Looking forward, several priorities emerge for future research. First, studies should focus on ferroptosis regulation in clinically relevant models of differentiated and radioiodine-refractory thyroid cancer, including patient-derived organoids and in vivo systems that recapitulate thyroid-specific redox environments. Second, mechanistic dissection of how redifferentiation therapies reshape ferroptosis susceptibility could reveal transient vulnerabilities exploitable by combination treatment. Third, careful evaluation of ferroptosis–immune interactions will be essential for safely integrating ferroptosis modulation with immunotherapeutic approaches. Addressing these unresolved questions will be essential for translating ferroptosis biology into clinically meaningful strategies in DTC.

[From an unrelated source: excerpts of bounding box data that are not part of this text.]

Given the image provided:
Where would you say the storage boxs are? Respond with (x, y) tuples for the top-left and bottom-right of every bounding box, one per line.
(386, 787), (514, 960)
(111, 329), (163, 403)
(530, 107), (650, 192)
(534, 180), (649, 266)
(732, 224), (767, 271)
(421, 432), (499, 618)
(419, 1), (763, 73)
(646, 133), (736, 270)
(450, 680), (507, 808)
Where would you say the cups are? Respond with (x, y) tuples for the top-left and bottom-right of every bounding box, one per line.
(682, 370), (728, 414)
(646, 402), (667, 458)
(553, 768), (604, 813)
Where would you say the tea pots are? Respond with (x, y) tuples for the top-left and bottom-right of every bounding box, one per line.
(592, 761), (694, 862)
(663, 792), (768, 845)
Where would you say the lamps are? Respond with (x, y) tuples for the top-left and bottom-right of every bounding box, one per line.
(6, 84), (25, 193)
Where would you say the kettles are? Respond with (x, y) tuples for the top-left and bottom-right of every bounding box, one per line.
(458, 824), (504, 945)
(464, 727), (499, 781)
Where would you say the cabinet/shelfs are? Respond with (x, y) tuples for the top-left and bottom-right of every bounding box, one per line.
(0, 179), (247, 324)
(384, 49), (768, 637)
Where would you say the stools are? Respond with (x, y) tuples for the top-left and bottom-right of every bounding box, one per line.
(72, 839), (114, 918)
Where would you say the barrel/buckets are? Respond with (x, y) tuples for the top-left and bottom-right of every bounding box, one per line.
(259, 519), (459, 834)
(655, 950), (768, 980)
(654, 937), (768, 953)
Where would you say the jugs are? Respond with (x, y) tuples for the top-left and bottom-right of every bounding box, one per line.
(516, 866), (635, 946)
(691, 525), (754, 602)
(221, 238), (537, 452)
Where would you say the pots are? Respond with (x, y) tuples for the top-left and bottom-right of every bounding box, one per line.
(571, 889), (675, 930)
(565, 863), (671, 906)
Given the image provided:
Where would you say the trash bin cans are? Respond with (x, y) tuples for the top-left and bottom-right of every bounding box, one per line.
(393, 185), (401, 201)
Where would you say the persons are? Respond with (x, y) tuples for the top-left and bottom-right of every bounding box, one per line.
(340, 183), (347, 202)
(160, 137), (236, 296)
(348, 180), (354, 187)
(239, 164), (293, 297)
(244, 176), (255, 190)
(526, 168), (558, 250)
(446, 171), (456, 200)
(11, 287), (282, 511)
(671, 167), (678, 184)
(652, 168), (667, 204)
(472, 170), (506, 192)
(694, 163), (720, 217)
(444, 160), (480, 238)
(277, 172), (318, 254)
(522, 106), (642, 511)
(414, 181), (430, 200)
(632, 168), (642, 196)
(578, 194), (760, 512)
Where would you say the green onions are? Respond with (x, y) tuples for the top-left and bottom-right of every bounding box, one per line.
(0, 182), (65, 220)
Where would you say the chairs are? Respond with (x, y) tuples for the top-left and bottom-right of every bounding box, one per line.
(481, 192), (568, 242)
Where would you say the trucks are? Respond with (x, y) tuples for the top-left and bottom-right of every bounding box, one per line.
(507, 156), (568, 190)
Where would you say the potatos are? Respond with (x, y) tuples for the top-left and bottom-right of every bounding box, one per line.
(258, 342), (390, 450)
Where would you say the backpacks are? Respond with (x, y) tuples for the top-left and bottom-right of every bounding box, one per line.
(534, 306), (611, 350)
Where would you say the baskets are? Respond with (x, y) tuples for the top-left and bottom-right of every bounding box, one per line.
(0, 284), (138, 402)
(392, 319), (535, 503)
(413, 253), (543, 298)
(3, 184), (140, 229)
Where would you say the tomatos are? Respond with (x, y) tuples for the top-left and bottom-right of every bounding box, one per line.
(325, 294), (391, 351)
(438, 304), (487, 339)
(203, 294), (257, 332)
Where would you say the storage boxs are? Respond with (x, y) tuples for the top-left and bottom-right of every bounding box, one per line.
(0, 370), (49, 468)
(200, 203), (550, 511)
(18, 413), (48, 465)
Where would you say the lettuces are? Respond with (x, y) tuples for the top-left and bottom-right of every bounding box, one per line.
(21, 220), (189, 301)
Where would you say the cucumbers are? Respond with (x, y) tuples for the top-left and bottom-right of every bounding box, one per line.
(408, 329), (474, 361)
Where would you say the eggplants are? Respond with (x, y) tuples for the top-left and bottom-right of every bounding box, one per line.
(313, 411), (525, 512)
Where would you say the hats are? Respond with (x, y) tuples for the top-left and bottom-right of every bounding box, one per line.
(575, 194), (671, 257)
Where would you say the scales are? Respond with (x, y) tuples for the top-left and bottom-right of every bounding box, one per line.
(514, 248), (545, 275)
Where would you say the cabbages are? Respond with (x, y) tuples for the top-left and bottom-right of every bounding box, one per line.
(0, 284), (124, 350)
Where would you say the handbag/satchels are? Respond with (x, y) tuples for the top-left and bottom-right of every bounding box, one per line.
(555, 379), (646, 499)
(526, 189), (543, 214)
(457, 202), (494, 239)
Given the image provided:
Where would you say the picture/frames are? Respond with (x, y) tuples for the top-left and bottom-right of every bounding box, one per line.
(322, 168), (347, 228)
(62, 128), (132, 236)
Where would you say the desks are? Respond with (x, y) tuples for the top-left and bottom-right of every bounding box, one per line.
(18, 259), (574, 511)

In conclusion, ferroptosis represents a context-dependent vulnerability shaped by thyroid-specific redox biology and tumor evolution. By reframing ferroptosis as a modulatory axis linked to dedifferentiation and treatment resistance, rather than a universal death pathway, this review provides a conceptual roadmap for future mechanistic studies and translational efforts aimed at improving outcomes for patients with advanced and radioiodine-refractory thyroid cancer.